Immunohistochemistry (Dup: Abstract ?)
after applying ischemia to I/R and vehicle groups, the animals were anesthetized by intraperitoneal injection of 90 units of ketamine and xylazine (1/10). After perfusion, the brain was removed and placed in a 10% formaldehyde solution for 48 hours. After performing the steps, including dehydration, clearing, and infiltration, 5 micrometers were cut from the CA1 region and placed on 0.1% gelatin slides.
In the next step, the primary antibody (abcam18723) DCX, NeuN (abcam177487) was diluted 1: 500 with PBS and placed on tissue samples. To avoid drying the surface of the tissue, a moist chamber was used. The slices were then placed at 4 ° C for 24 hours and then exposed to secondary antibody after washing.

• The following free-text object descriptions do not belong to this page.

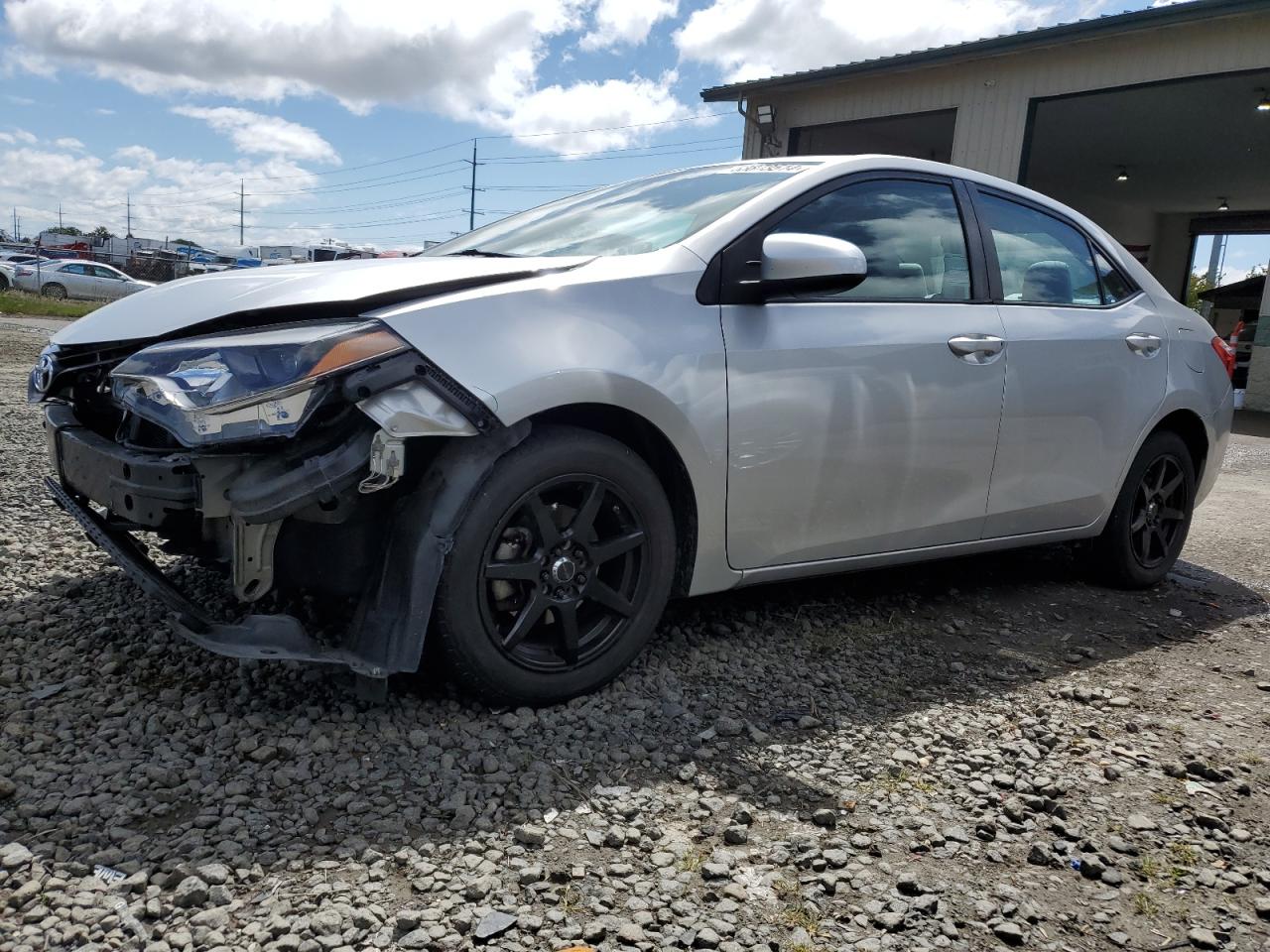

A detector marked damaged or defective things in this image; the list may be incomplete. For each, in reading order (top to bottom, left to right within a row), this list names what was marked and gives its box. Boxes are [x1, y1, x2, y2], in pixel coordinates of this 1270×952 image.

crumpled hood [53, 253, 591, 345]
broken headlight assembly [111, 319, 407, 446]
damaged silver sedan [30, 158, 1238, 706]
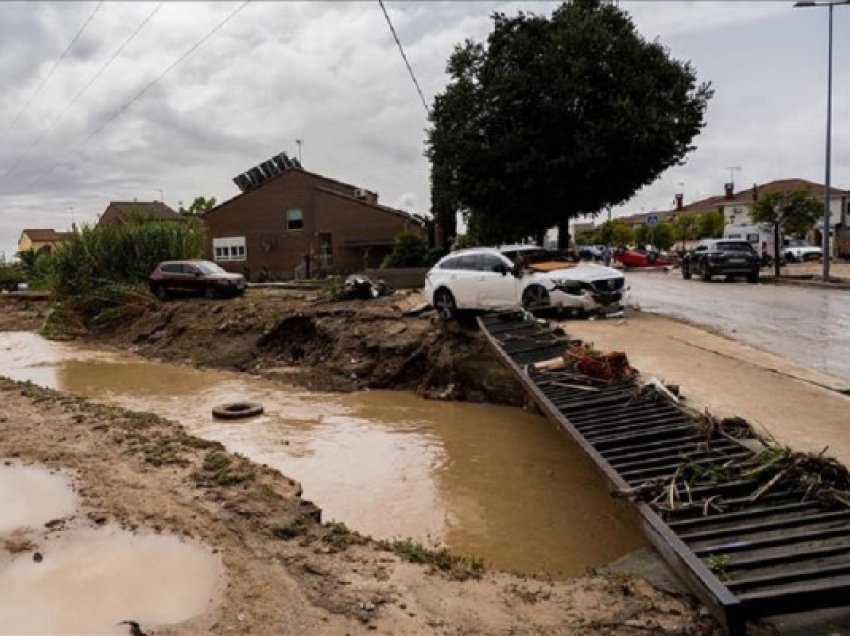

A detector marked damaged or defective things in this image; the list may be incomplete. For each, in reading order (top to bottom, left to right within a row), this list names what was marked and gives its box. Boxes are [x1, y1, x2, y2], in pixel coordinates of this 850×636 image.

damaged white car [422, 245, 624, 320]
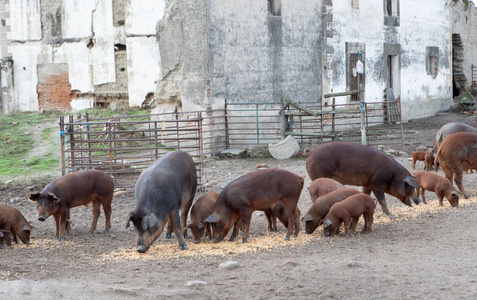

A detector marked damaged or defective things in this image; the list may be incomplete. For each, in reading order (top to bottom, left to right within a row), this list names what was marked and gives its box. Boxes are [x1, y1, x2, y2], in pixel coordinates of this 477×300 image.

rusty metal fence panel [57, 110, 203, 190]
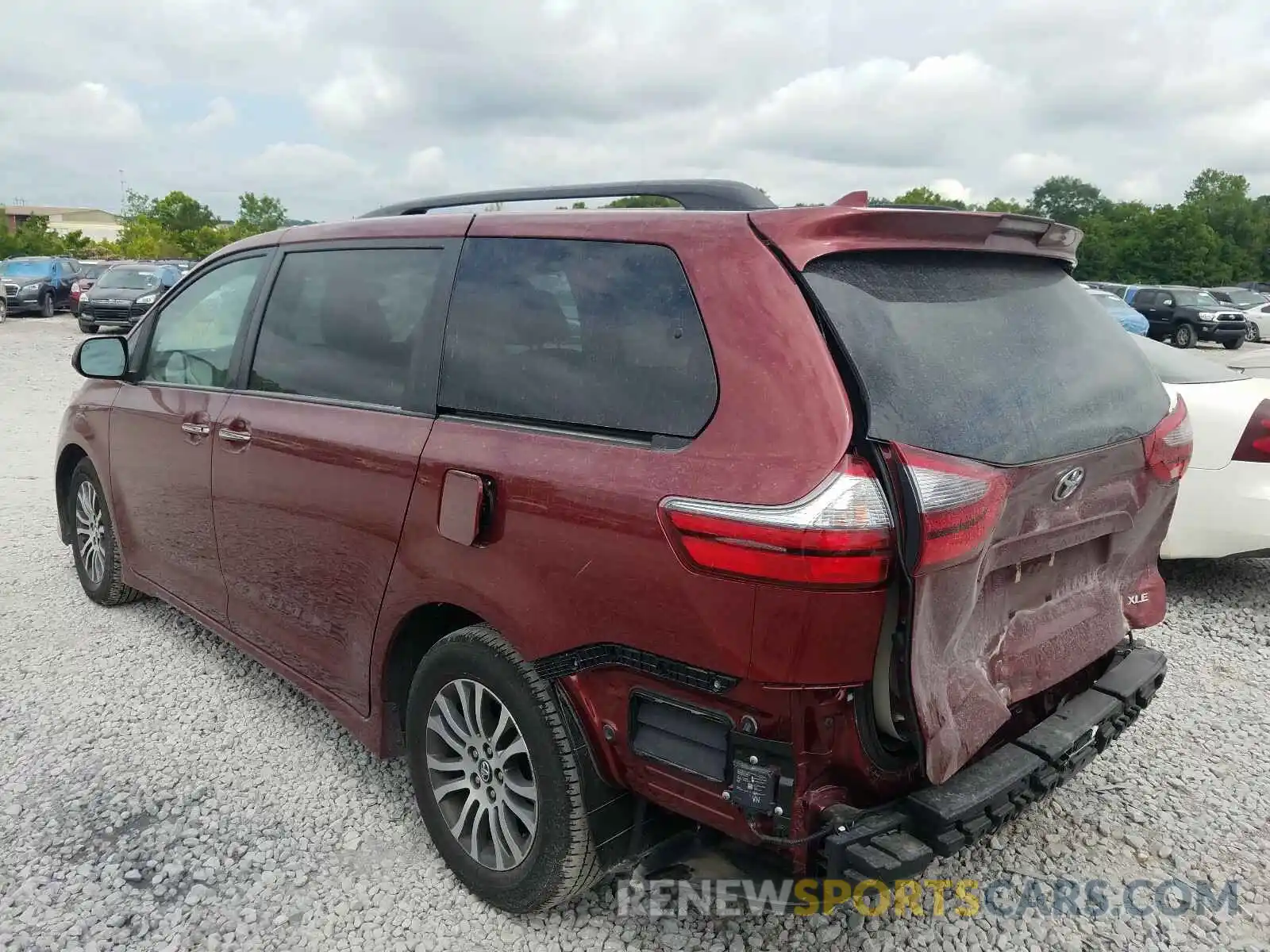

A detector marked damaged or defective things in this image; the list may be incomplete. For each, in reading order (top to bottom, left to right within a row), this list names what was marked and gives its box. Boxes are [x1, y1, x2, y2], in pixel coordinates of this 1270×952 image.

damaged rear bumper [818, 644, 1163, 883]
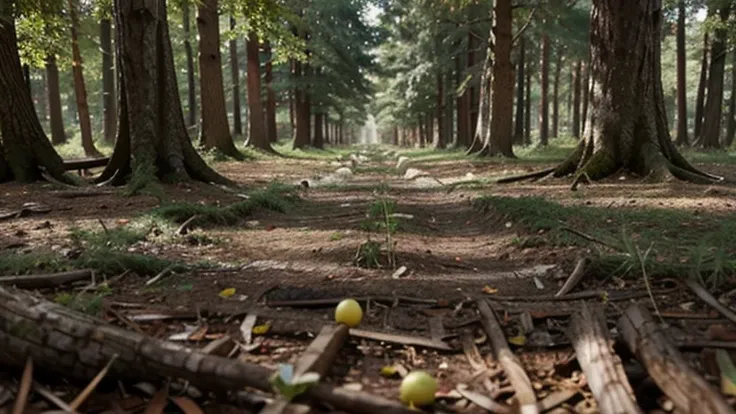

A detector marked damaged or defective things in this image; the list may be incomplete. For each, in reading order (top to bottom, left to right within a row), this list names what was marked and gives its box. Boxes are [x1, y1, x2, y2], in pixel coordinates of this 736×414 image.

broken wood piece [0, 268, 93, 288]
broken wood piece [0, 286, 414, 414]
broken wood piece [258, 326, 350, 412]
broken wood piece [348, 328, 452, 350]
broken wood piece [474, 300, 536, 414]
broken wood piece [556, 258, 588, 296]
broken wood piece [568, 300, 640, 414]
broken wood piece [620, 302, 732, 412]
broken wood piece [684, 276, 736, 326]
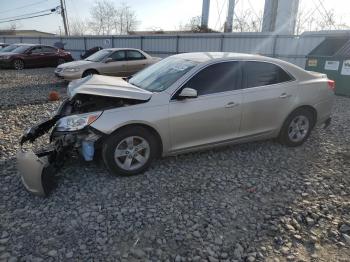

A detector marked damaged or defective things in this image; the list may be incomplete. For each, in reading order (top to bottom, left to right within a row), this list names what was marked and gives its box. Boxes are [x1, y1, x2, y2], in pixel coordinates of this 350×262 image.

damaged hood [67, 75, 152, 101]
broken headlight assembly [56, 110, 102, 131]
damaged chevrolet malibu [17, 52, 334, 195]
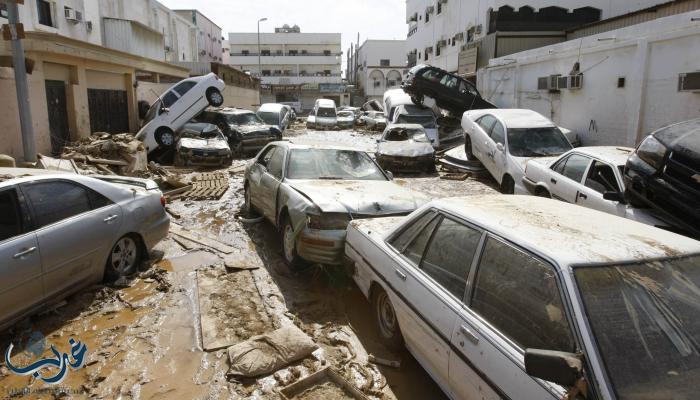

The DAPI was used to stain the cells for 15 minutes (1 µ/ml: 1000 µ/ml PBS), which usually brings the nuclei in blue.
Statistical analysis
All information was expressed as Mean±SE. One-way, two-way ANOVA was used for statistical analysis and behavioral tests. Furthermore, One-way ANOVA was used to analyze the number of CA1 neurons. In all calculations, P < 0.05 was considered a significant difference.